Не помню, что я отвечал хозяину, а кажется, ничего. Я так был поражен его почтенною наружностию, что позабыл совершенно все употребляемые в сих случаях условные фразы и вежливые уверения, в которых почти всегда ни на волос нет правды. Представьте себе человека высокого роста, лет шестидесяти пяти, в форменном военном сюртуке времен Екатерины Второй; вообразите румяное лицо и черные с проседью волосы, высокий, покрытый морщинами лоб и ясные, исполненные веселости и радушия глаза, величественную осанку лихого полкового командира, которого сам Суворов прозвал чудо-богатырем, и кроткую простодушную улыбку, не сходящую с приветливых уст, осененных парою густых усов, о которых, вероятно, в старину не раз толковали меж собой миловидные полячки. В жизнь мою я не видывал старика с такой привлекательной наружностию и, признаюсь, нимало бы не удивился, если б какая-нибудь красавица призадумалась, когда б ей дали на выбор или быть его женою, или назвать его своим отцом.
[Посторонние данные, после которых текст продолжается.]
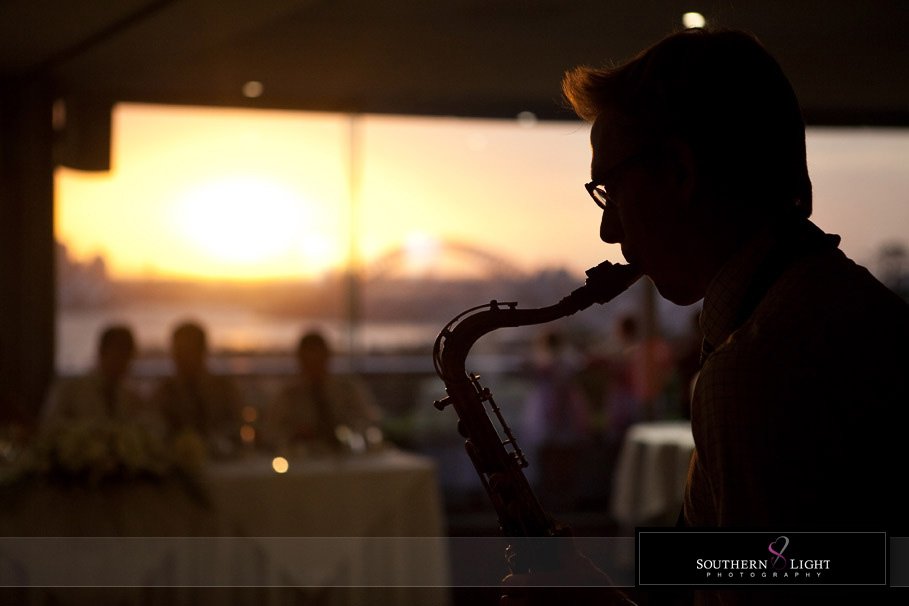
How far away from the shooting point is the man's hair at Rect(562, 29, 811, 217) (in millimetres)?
1051

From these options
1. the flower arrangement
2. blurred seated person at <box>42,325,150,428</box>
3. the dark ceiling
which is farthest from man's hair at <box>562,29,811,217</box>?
blurred seated person at <box>42,325,150,428</box>

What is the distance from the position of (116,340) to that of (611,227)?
4485mm

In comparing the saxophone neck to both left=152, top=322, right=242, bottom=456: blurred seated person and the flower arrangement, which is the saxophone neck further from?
left=152, top=322, right=242, bottom=456: blurred seated person

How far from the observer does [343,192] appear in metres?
8.22

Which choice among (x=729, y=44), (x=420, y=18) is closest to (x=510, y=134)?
(x=420, y=18)

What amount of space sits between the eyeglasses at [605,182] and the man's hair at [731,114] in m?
0.03

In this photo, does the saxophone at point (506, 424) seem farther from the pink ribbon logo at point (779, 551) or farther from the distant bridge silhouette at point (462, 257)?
the distant bridge silhouette at point (462, 257)

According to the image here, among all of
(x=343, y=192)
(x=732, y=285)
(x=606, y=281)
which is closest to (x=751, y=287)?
(x=732, y=285)

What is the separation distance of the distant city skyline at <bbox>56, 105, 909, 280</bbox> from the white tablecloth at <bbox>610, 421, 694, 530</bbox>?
5.58 feet

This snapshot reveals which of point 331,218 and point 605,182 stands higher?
point 331,218

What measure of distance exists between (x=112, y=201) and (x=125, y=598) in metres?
4.18

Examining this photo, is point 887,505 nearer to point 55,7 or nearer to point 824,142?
point 55,7

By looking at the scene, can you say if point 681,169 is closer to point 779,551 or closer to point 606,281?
point 606,281

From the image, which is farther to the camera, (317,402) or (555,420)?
(555,420)
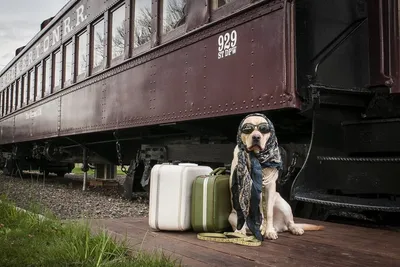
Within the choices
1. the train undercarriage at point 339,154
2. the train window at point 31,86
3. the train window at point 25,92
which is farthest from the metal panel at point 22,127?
the train undercarriage at point 339,154

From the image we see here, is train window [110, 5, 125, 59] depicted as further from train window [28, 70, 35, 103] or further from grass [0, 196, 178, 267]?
train window [28, 70, 35, 103]

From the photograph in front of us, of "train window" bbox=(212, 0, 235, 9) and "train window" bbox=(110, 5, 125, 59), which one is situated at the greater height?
"train window" bbox=(110, 5, 125, 59)

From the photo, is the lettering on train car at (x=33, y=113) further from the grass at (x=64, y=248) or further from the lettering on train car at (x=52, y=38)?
the grass at (x=64, y=248)

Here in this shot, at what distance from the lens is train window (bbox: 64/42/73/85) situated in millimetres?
8906

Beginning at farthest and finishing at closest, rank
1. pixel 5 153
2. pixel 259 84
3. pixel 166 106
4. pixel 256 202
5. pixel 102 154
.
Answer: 1. pixel 5 153
2. pixel 102 154
3. pixel 166 106
4. pixel 259 84
5. pixel 256 202

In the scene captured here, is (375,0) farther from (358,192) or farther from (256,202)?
(256,202)

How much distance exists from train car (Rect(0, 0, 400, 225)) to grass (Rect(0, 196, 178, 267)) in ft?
4.62

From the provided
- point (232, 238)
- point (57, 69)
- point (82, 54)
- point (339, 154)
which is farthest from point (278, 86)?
point (57, 69)

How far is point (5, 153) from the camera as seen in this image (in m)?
16.3

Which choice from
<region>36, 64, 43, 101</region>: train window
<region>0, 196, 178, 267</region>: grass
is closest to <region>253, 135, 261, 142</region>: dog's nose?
<region>0, 196, 178, 267</region>: grass

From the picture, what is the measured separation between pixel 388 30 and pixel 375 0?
0.38 meters

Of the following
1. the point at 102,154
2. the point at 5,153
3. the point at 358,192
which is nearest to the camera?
the point at 358,192

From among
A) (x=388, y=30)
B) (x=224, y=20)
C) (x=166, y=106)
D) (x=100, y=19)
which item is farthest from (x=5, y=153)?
(x=388, y=30)

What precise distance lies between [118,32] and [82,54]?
1736 mm
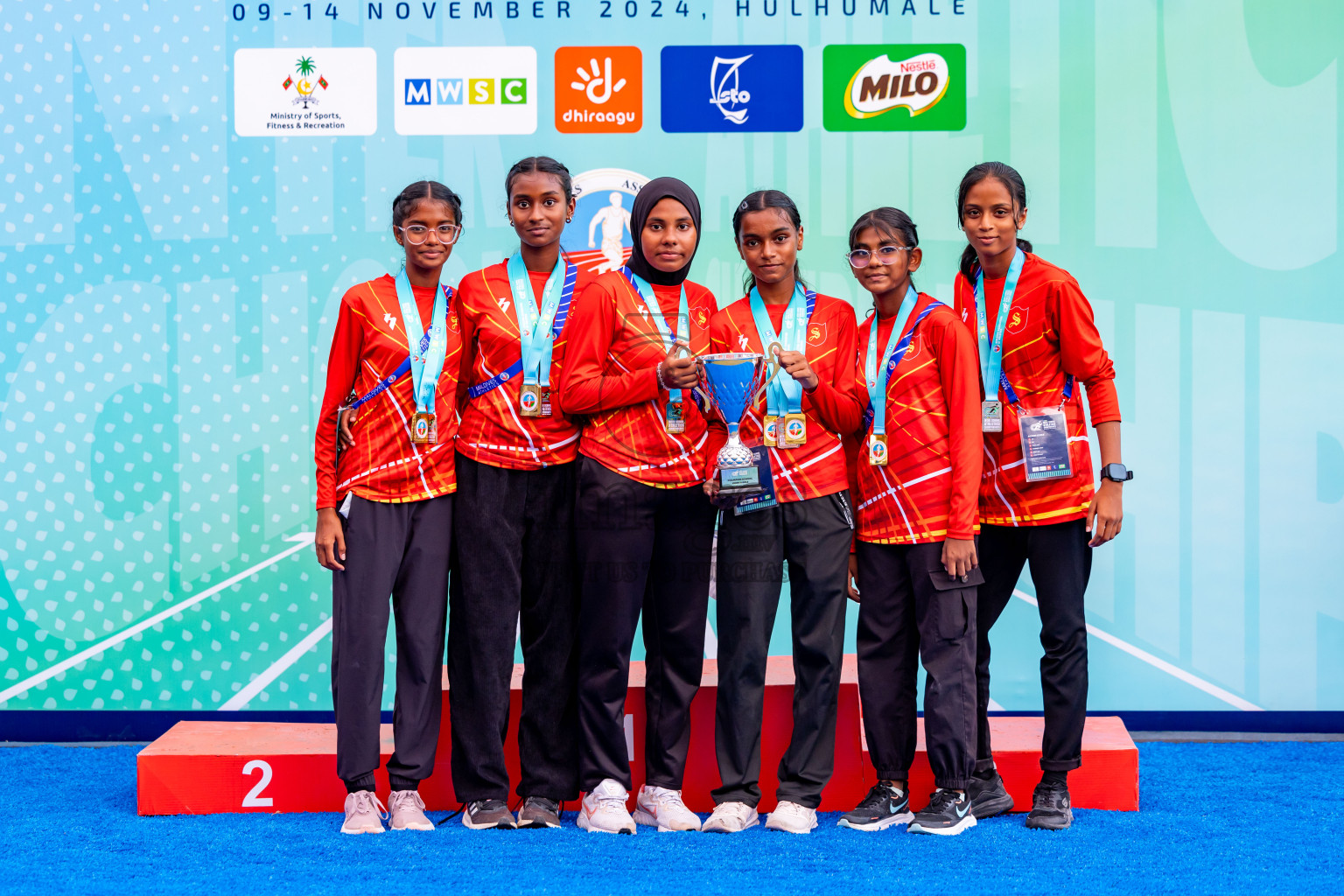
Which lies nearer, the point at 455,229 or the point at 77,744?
the point at 455,229

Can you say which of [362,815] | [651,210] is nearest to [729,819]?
[362,815]

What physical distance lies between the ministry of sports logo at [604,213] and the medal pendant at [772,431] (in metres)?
1.30

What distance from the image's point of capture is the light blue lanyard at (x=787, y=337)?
9.40 ft

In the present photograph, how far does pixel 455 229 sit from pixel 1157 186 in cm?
252

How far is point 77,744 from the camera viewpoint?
4.06 m

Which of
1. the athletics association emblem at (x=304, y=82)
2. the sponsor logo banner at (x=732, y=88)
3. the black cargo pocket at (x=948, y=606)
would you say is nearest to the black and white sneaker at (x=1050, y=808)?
the black cargo pocket at (x=948, y=606)

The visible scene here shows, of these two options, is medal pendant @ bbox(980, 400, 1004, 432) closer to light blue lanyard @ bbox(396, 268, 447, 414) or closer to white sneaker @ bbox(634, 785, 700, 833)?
white sneaker @ bbox(634, 785, 700, 833)

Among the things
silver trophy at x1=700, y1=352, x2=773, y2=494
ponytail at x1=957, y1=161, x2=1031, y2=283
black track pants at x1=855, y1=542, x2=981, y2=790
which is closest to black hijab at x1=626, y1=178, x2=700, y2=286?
silver trophy at x1=700, y1=352, x2=773, y2=494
– Не угодно ли ко мне в кабинет? – сказал он. – Ты найдешь там старых знакомых, Алексей. Да прошу покорно не отставать, – продолжал он, обращаясь ко мне, – а не то как раз заплутаетесь. У меня в саду нет лабиринта, но зато в доме, как в траншеясх, такие зигзаги и апроши[10]
, что и толку не доберешься.В самом деле, мы выходили из комнаты в комнату, прошли двумя темными коридорами, то подымались несколько ступеней кверху, то спускались вниз и наконец, пройдя мимо железных дверей кладовой, помещенной в круглой башне, которая, как говорится, ни к селу ни к городу была прилеплена к левому углу дома, вошли еще в один коридор, в конце которого слышны были голоса разговаривающих.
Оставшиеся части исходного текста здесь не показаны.